WHAT THE TASK REQUIRES —
Will you restate verbatim the lines running from the line with "At what distance does" to the end of the data, leaving out everything else?

PROVIDED ENTRIES —
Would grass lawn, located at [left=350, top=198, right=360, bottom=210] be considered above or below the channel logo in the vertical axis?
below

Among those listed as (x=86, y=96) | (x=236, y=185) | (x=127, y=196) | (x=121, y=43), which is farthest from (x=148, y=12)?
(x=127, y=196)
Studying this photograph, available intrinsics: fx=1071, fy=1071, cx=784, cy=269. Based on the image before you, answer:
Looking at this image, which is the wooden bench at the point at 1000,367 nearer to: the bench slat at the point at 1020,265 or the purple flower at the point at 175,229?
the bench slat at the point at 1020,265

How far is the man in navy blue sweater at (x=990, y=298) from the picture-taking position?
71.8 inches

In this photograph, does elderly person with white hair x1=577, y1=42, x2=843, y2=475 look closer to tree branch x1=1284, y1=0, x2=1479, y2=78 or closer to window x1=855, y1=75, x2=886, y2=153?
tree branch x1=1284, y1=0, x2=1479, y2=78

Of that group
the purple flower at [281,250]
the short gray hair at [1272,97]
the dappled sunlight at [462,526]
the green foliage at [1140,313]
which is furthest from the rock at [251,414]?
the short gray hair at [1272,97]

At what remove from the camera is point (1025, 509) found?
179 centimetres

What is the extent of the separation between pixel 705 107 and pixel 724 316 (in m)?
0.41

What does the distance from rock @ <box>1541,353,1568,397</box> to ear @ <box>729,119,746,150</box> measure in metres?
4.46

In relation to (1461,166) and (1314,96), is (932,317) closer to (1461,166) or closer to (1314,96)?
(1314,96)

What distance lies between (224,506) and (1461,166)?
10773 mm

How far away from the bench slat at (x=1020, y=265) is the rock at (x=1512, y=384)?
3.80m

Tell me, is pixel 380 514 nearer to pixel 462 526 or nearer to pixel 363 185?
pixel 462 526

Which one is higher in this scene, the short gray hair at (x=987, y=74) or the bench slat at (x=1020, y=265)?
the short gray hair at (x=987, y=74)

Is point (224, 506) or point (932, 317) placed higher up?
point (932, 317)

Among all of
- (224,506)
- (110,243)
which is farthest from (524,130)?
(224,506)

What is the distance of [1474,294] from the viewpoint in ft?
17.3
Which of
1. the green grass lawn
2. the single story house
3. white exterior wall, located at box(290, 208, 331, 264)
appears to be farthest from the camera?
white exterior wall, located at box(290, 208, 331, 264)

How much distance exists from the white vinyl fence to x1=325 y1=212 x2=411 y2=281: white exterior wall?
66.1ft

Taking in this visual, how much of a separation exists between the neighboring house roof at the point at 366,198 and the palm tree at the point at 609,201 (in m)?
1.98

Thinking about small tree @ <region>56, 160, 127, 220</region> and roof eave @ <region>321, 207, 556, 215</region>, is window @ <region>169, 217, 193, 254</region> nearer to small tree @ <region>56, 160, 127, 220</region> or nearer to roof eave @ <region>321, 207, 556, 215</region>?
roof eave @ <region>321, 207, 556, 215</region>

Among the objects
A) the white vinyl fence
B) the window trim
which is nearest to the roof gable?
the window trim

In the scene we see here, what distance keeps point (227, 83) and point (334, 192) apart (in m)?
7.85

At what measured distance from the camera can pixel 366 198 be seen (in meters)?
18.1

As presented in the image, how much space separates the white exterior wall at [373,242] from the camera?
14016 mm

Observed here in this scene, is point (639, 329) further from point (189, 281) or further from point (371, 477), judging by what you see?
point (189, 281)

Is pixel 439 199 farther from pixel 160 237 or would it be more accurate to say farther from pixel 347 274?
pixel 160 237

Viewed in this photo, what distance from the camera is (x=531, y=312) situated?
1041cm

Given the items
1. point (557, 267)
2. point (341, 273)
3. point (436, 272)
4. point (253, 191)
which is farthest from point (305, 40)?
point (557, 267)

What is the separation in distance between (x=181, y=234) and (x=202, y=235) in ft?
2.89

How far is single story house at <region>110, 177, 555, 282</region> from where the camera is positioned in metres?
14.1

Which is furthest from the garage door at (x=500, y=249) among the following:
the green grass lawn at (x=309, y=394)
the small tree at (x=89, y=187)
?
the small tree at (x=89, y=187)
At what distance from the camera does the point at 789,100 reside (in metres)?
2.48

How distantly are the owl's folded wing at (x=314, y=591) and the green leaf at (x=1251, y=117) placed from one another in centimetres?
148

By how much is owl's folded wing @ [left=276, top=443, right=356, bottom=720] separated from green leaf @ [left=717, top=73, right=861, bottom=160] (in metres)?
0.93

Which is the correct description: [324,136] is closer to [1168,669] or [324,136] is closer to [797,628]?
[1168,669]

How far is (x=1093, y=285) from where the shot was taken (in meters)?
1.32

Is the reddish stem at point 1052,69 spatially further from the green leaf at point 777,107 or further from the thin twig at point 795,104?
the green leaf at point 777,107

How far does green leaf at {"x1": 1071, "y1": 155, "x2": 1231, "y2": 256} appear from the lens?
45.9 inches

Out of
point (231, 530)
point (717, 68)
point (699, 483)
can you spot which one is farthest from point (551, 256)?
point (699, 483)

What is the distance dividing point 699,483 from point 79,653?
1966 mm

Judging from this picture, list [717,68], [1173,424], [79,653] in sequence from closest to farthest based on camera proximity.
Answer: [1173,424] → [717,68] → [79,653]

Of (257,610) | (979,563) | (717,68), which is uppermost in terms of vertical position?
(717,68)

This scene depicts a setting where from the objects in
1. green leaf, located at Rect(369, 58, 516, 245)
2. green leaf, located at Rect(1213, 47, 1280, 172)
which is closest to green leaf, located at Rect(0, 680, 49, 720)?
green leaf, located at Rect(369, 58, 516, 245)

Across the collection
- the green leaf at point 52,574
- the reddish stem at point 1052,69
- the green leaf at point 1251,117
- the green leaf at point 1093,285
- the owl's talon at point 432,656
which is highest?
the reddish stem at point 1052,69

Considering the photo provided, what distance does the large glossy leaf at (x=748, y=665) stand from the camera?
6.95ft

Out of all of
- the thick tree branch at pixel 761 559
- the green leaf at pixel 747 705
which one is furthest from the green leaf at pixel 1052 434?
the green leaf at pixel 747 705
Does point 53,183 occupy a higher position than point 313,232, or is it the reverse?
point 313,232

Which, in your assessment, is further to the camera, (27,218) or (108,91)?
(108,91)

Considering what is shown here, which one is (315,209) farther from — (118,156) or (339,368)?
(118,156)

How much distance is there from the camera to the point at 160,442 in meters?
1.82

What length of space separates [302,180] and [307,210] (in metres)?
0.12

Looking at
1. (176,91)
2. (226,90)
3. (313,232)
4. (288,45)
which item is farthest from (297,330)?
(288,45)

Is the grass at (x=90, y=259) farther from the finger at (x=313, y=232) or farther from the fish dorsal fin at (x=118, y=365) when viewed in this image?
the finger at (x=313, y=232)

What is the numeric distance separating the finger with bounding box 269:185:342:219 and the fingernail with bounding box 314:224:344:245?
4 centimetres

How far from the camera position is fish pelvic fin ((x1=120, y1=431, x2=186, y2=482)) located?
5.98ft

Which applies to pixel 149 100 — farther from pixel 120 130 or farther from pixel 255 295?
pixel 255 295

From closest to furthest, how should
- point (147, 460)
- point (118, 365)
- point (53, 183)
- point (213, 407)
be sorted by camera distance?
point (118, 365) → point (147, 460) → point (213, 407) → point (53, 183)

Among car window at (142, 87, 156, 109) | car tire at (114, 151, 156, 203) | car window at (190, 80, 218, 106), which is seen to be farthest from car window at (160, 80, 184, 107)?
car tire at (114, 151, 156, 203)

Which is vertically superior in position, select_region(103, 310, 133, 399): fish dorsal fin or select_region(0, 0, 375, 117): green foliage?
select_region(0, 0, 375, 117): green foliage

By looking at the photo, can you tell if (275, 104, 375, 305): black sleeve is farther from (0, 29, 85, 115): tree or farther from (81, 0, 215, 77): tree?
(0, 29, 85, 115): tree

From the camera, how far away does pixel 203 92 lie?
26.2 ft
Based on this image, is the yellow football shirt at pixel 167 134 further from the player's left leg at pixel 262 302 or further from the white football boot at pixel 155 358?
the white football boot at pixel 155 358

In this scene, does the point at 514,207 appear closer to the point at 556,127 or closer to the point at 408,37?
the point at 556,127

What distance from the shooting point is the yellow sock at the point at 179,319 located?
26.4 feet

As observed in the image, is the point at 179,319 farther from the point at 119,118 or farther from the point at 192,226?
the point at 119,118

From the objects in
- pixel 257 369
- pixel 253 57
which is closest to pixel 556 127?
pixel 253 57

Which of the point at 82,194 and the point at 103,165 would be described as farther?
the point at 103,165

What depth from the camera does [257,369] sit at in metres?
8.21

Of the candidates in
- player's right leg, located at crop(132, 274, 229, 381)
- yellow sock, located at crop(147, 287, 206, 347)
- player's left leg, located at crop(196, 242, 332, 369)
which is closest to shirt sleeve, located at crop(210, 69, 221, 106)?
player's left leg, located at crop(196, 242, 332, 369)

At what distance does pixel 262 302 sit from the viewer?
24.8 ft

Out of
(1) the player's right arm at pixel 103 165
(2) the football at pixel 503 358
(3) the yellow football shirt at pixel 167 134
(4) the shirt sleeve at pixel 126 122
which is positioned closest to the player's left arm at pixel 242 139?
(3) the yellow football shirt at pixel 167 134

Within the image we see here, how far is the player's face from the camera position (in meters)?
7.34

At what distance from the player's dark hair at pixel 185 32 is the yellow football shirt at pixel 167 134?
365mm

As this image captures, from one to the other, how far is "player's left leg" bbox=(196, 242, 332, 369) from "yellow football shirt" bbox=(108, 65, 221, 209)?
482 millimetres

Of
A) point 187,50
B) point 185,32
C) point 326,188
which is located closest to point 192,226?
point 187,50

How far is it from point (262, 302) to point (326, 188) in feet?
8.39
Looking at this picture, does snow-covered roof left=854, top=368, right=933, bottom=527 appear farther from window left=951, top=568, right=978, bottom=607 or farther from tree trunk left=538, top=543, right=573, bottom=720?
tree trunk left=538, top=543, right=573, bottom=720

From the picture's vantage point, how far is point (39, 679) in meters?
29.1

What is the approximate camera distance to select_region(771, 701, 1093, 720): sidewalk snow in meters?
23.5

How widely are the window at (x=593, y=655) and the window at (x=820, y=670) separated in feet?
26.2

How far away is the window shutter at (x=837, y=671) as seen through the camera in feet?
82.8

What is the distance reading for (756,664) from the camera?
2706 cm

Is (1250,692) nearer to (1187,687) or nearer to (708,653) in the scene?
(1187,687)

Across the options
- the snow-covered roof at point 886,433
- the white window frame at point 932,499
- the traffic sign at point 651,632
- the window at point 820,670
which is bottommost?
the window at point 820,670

RESULT —
At what distance does pixel 262 302 sit from the viewer?
24.8 ft

Out of
(1) the player's right arm at pixel 103 165
(2) the football at pixel 503 358
(3) the yellow football shirt at pixel 167 134
(4) the shirt sleeve at pixel 126 122
which is positioned closest to the player's left arm at pixel 242 139?
(3) the yellow football shirt at pixel 167 134

Within the image we see here, how far is the player's face from the camera position (in meters)?
7.34

At what distance from the player's dark hair at pixel 185 32 is the yellow football shirt at pixel 167 134?
365mm

As this image captures, from one to the other, how far is "player's left leg" bbox=(196, 242, 332, 369) from "yellow football shirt" bbox=(108, 65, 221, 209)?
482 millimetres

Of
A) point 187,50
B) point 185,32
C) point 326,188
which is located closest to point 192,226?
point 187,50

How far is it from point (262, 302) to point (326, 188) in feet?
8.39
Looking at this picture, does snow-covered roof left=854, top=368, right=933, bottom=527 appear farther from window left=951, top=568, right=978, bottom=607 or farther from tree trunk left=538, top=543, right=573, bottom=720?
tree trunk left=538, top=543, right=573, bottom=720

From the picture's vantage point, how far is point (39, 679) in meters?
29.1

What is the approximate camera distance to select_region(771, 701, 1093, 720): sidewalk snow in meters?
23.5

How widely are the window at (x=593, y=655) and the window at (x=820, y=670) separated in feet?
26.2

How far away is the window shutter at (x=837, y=671) as seen through the camera in feet?
82.8

What is the distance reading for (756,664) from the camera?
2706 cm

Is (1250,692) nearer to (1187,687) or nearer to (708,653) in the scene?
(1187,687)

Across the options
- the snow-covered roof at point 886,433
- the white window frame at point 932,499
- the traffic sign at point 651,632
- the window at point 820,670
which is bottommost?
the window at point 820,670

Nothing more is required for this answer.